Kendi şiir ve düşünce dünyasında kurduğu aheng, bulunduğu ortama yansıması beni daima şaşırtmıştır; sanki eski mistik şairlerin çevrelerine yansıttığı ışık onda da mevcut gibidir.

Şöyle ki;

"Hüzün ki en çok yakışandır bize" dizesi, hem en çok sevilen ve bilinen hem de Divan şiirinin ve özellikle sembolizmin matrisidir.

Yukarıda büyülü bir şeyden bahsetmiştim, hatırlarsanız.

Bu dize Hilmi Yavuz'un "Nazım Hikmet" adlı şiirinin başında ve sonunda geçer.

Peki, nasıl oluyor da ne düşünce dünyasında ne de duygu/sanat dünyasında Nazım Hikmet'e yer vermeyenler bu dizeyi dillerinden düşüremiyorlar?

Ya da kimilerinin bence yanlış bir yorumla materyalist şiir diye önemsemediği ve hatta reddettiği Nazım Hikmet'e yazılan bir şiirde, geleneği ve mistik bir duyarlılığı imleyen bir dize, adeta bir şiirsel slogana dönüşerek bir duygudaşlık yaratır.

Hilmi Yavuz şiirinin ve düşünce dünyasının dayandığı en önemli kavramın ikili karşıtlıklar (binary opposition) olduğunu söylersek, en azından meseleyi büyüye bağlamaktan kurtuluruz.

Nasıl ki geleneksel düşünce ve sanatta vahdet-kesret ikiliğinin aynı zamanda bir birliği kapsamasından söz ediyorsak, Hilmi Yavuz da aynı metodla iki farklı kutubu bir araya getirebilmiştir.

İkili karşıtlıkların şiirde işlenebilmesini sağlayan en önemli sanatın tevriye olduğunu kendisi söyler ve şiirlerinde de bilindiği gibi sıkça başvurur.
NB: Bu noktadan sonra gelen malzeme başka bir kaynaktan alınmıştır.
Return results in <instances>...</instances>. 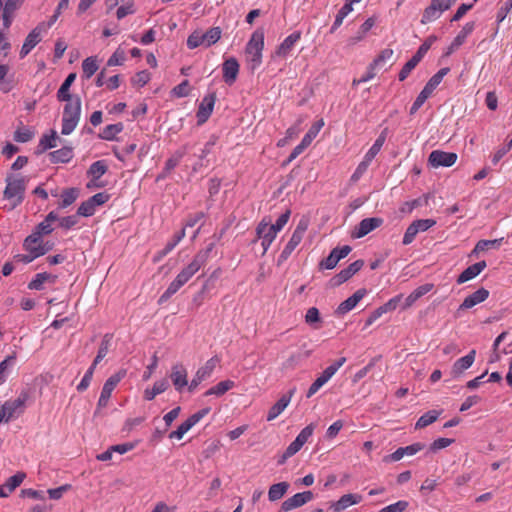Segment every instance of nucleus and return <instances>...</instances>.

Ben de şimdi aynı yöntemle söz konusu "Nazım Hikmet" adlı şiirine aynı yönden yaklaşarak yukarıda bahsettiğim uzlaşının sırrını çözmeye çalışacağım.

Merak etmeyin, çok kısa olacak bu çözümleme.


Hüznün ortadan kaybolmasıyla şiirin de artık susma noktasına geldiğini Talan şiirlerinde söylemişti hatırlarsanız.

O halde bir yandan Nazım Hikmet'i hem bildiğimiz anlamda şairimiz olarak kabul edelim ve ona yazılan bir şiir olarak okuyalım.

Bir yandan da "Nazım", nazım düşüren "şair"e dönüşsün.

"Hikmet" ise bir şairin en yüksek burcu; "Nazım Hikmet", "Hikmet sahibi şair" olarak da okunabilir.

Böylece sürgündeki sosyalist/materyalist şair Nazım Hikmet, dünyayı bir sürgün yeri olarak kabul eden mutasavvıf ya da seküler bir mistik "şair"i de imlemiş olur.

Son olarak şunu söyleyebilirim ki, Hilmi Yavuz şiiri, geleneğin ırmağından damıtılmış dizeleriyle şiir denen ana metne eklemlenirken, Hilmi Hoca da düşünce yazılarıyla hasımları hısıma dönüştürmeye devam ediyor.

 

 

*Bu makalede yer alan fikirler yazara aittir ve Independent Türkçe'nin editöryal politikasını yansıtmayabilir.